Definição melhor não há para Divertida mente: filme cabeça. Não bastasse ter como cenário principal o cérebro de uma menina de onze anos (Riley) e como protagonistas as emoções que lá habitam – Alegria, Medo, Nojinho, Raiva e Tristeza –, o novo longa da Pixar ainda apresenta um conjunto tão vasto de boas ideias, que ofuscaria até uma viagem à cachola de Freud guiada por Charlie Kaufman.

Que neurônio não sorri diante daquelas criaturinhas aspirando e descartando as lembranças mais antigas? Que não gargalha toda vez que certo jingle é repetido? Que não pega carona no trem do pensamento? Que não se encanta com as ilhas que sustentam a personalidade de Riley e que, com a passagem da infância para a adolescência, desmoronam e precisam ser reconstruídas?

Quantas sinapses não são feitas quando três personagens invadem a sala do pensamento abstrato e sofrem uma espécie de picassoalização das suas formas (numa sequência que brinca com a própria natureza da animação)? Quantas zonas da massa cinzenta não são reativadas quando certa criatura assustadora – que repousava nos confins do inconsciente – precisa ser acordada? Quantos neurotransmissores não são produzidos quando somos levados ao lugar onde os sonhos são fabricados – algo como uma Hollywood intracraniana?

Mesmo que se resumisse a esses conceitos – todos tão bem resolvidos visualmente, que em geral prescindem de grandes explicações para que sejam entendidos (vide as memórias, representadas pelas esferas coloridas) –, Divertida mente já seria um filmaço. Mas não. Ele vai muitíssimo além de um desfile de alegorias digno de nota dez em originalidade.

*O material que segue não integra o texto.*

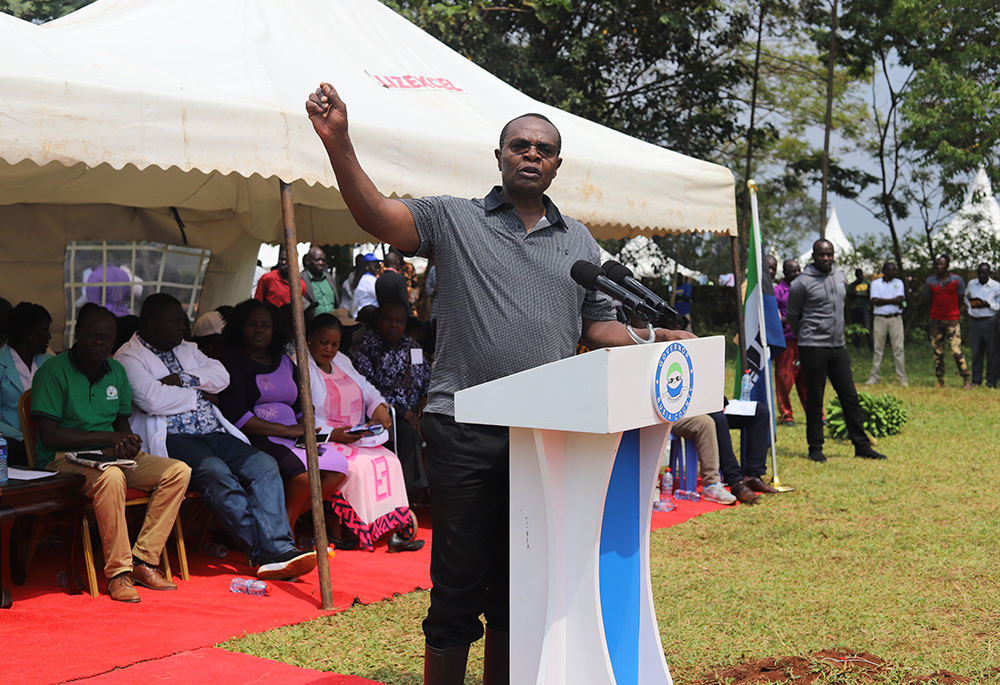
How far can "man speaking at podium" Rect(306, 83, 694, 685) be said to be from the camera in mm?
2738

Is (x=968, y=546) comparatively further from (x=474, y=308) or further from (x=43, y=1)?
(x=43, y=1)

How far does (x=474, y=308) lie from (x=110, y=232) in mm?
6162

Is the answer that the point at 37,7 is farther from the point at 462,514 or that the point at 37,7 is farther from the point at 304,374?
the point at 462,514

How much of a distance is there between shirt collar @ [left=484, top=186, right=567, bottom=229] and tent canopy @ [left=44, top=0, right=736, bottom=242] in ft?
7.10

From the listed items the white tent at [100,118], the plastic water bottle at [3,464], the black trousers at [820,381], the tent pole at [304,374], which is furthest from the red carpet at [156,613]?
the black trousers at [820,381]

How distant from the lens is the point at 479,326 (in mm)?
2768

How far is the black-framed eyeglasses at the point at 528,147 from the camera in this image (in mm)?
2805

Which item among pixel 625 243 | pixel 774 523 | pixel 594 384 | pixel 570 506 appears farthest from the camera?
pixel 625 243

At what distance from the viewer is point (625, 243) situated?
71.2 feet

Numa época em que não compartilhar selfies de felicidade absoluta a cada segundo é indício de câncer emocional em processo de metástase, um filme que trata a Tristeza com tezão, conferindo-lhe status de personagem indispensável à vida de qualquer ser humano, merece toda a atenção e reverência. É um insight de ousadia e coragem em meio a tanto déjà-vu nas telonas.

Em ritmo de aventura (o que entretém os ainda miúdos), o roteiro mostra ao espectador e à Alegria – habituada a afastar a Tristeza do painel de comando – que não amadurecemos apenas com sorrisos: lágrimas são mais do que necessárias para que possamos pavimentar novas estradas dentro de nós mesmos e erguer pontes mais seguras entre nossas emoções e o mundo.

Falando em pontes, sugiro ao leitor que atravesse uma até o cinema mais próximo. Já. Se quiser experimentar a sensação de uma doce amnésia do senso comum.